God never intended for you to live and operate out of fear. That’s why Jesus could say His sheep hear His voice and follow Him. Israel didn’t know that voice. God spoke to them words of victory and promised them a land of abundance, but they didn’t follow. They cratered to their fears. And they died.

God never intended it to be that way.

I wonder how the Old Testament story would be different had Israel rallied around Joshua and Caleb that day long ago…how it would be different had they remembered God had not only promised them the land, but had also promised to GIVE it to them. There would be no 40 wasted years of wandering, no unnecessary deaths, no bitterness from Moses, and perhaps no Canaanites to deal with in later years.
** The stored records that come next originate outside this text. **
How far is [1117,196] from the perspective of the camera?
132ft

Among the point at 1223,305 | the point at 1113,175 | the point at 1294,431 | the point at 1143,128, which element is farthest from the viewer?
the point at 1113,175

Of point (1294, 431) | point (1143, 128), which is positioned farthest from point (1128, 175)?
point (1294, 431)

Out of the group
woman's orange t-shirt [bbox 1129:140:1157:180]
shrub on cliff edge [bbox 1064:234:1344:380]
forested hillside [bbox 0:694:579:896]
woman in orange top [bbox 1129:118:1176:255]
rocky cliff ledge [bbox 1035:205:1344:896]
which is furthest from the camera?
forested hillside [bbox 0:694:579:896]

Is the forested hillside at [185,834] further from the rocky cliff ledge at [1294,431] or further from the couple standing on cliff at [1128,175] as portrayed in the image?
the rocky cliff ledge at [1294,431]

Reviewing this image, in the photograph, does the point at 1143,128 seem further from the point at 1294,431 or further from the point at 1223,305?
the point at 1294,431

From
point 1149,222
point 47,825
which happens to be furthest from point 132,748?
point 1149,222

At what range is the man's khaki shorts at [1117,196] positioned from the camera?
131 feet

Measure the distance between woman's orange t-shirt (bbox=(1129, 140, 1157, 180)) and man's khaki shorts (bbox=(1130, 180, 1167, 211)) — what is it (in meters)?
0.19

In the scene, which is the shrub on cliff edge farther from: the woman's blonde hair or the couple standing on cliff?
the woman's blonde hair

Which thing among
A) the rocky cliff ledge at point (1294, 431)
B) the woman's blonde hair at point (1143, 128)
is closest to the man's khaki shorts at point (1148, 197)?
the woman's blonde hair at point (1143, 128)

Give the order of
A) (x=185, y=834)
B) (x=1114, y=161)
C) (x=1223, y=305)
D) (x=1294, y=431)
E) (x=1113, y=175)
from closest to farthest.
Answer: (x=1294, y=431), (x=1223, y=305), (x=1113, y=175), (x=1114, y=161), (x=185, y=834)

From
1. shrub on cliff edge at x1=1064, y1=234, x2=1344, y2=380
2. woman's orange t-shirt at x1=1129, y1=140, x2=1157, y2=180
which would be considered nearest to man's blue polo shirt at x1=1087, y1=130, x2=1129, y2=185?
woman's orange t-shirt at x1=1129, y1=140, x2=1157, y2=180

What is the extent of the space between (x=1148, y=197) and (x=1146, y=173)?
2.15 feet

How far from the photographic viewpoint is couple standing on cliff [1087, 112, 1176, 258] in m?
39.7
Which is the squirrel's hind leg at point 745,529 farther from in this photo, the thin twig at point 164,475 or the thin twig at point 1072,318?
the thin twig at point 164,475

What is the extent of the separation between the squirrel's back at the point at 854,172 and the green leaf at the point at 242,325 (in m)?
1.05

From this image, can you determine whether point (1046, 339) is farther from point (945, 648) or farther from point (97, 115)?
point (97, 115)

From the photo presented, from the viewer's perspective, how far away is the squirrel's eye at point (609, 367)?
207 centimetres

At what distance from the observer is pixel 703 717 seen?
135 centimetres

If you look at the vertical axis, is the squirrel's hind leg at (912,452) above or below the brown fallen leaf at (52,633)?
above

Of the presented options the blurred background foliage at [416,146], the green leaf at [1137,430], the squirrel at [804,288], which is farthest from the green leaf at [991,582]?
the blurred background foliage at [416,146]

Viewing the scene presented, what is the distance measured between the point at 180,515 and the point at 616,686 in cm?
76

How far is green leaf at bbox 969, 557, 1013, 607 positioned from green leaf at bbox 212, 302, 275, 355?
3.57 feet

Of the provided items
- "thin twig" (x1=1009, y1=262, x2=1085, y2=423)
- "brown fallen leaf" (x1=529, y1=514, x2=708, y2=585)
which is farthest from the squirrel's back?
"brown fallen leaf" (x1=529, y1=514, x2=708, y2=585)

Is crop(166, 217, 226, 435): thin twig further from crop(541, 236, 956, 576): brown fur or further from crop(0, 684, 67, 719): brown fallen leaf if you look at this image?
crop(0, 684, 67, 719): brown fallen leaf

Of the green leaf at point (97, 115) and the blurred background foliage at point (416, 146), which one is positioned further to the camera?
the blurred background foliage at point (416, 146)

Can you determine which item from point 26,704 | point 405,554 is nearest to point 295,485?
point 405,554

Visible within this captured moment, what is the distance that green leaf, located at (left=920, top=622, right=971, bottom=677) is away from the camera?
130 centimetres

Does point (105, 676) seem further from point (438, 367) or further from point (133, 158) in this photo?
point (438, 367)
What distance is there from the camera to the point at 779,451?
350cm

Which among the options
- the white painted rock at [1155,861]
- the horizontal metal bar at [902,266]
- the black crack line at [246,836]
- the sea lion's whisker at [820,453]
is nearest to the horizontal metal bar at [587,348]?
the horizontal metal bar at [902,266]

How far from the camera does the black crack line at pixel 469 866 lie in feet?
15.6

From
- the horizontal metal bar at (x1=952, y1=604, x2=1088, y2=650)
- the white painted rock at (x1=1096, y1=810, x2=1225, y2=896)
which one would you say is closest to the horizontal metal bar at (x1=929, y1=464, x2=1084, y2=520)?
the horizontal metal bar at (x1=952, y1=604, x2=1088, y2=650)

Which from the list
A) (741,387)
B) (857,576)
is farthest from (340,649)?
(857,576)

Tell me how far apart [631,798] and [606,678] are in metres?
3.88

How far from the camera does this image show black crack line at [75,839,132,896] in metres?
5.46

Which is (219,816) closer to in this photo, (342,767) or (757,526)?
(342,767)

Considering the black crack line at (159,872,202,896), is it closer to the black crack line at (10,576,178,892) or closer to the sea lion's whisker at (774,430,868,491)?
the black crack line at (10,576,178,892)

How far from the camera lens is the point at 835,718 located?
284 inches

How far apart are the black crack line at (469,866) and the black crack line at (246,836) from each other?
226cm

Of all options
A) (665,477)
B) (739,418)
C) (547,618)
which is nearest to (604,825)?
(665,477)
Their whole story would be different. Of course we’ll never know. There’s no changing what they did.

How would the New Testament story be different had Paul given in to his fears? What if Peter and John decided they were afraid of the persecution? Would we even know about Jesus today?

What about you? Your marriage? Your job? What about that relationship you’re in? What about our church? How might our futures be different if fear WASN’T a factor? If we simply trusted the Shepherd? That’s a future we don’t have to wonder about, because it’s still ours to write. Today the Shepherd is speaking to you to hear His voice, and this is what it’s telling you – His perfect love can drive out all your fears. Will you hear that voice and follow Him today?